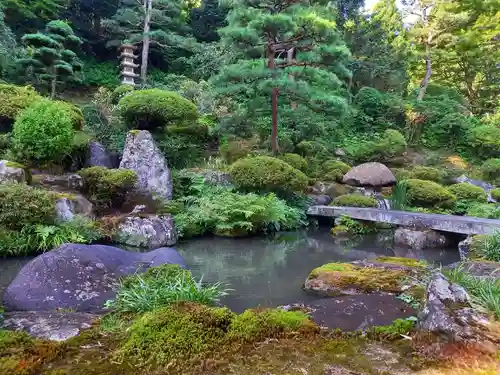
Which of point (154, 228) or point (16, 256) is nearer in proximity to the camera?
point (16, 256)

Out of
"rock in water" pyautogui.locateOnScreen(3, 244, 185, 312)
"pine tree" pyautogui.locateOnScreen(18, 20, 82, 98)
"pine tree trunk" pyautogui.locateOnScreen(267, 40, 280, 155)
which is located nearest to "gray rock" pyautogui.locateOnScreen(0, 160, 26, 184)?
"rock in water" pyautogui.locateOnScreen(3, 244, 185, 312)

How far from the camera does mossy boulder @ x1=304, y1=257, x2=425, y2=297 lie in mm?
4402

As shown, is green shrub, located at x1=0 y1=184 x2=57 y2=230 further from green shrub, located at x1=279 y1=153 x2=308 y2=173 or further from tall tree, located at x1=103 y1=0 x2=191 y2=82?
tall tree, located at x1=103 y1=0 x2=191 y2=82

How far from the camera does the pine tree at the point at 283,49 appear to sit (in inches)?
397

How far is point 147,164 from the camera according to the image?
9492 millimetres

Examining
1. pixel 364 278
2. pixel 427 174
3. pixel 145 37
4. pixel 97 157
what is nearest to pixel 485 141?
pixel 427 174

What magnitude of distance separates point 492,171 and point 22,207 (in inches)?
585

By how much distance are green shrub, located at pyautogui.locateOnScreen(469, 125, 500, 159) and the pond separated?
9.22 m

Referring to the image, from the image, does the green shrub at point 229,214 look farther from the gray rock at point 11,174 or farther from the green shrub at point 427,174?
the green shrub at point 427,174

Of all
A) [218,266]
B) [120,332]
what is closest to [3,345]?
[120,332]

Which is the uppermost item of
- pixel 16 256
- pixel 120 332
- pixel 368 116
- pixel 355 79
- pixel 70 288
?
pixel 355 79

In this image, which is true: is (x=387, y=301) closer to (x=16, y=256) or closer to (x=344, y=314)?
(x=344, y=314)

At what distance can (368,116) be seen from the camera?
17.2 meters

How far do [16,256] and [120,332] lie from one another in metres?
5.26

==============================

§ Short exercise
Reproduce all the records above word for word, leaving out the pictures.

§ Problem solution
Which of point (154, 228) or point (16, 256) is nearer in proximity to the camera?
point (16, 256)

Out of
"rock in water" pyautogui.locateOnScreen(3, 244, 185, 312)
"pine tree" pyautogui.locateOnScreen(18, 20, 82, 98)
"pine tree trunk" pyautogui.locateOnScreen(267, 40, 280, 155)
which is located nearest to "gray rock" pyautogui.locateOnScreen(0, 160, 26, 184)?
"rock in water" pyautogui.locateOnScreen(3, 244, 185, 312)

How far from the camera does mossy boulder @ x1=304, y1=257, x2=425, y2=297 lie in mm?
4402

As shown, is green shrub, located at x1=0 y1=184 x2=57 y2=230 further from green shrub, located at x1=279 y1=153 x2=308 y2=173 or further from tall tree, located at x1=103 y1=0 x2=191 y2=82?
tall tree, located at x1=103 y1=0 x2=191 y2=82

How far from the camera does the pine tree at the point at 283,49 appear to sit (in inches)?
397

How far is point 147,164 from the camera according to the image?
9492 millimetres

Examining
1. pixel 364 278
2. pixel 427 174
3. pixel 145 37
4. pixel 97 157
what is nearest to pixel 485 141?
pixel 427 174

What magnitude of distance separates point 492,171 and point 22,207 (in inches)?
585

By how much distance are green shrub, located at pyautogui.locateOnScreen(469, 125, 500, 159) and the pond separated?
9.22 m

Referring to the image, from the image, does the green shrub at point 229,214 look farther from the gray rock at point 11,174 or farther from the green shrub at point 427,174?
the green shrub at point 427,174

Of all
A) [218,266]
B) [120,332]
what is closest to [3,345]?
[120,332]

Which is the uppermost item of
- pixel 16 256
- pixel 120 332
- pixel 368 116
- pixel 355 79
- pixel 70 288
?
pixel 355 79

In this image, which is true: is (x=387, y=301) closer to (x=16, y=256) or closer to (x=344, y=314)?
(x=344, y=314)

At what distance can (368,116) be seen from the camera?
17.2 meters

How far do [16,256] and [120,332] lie from one another in metres?
5.26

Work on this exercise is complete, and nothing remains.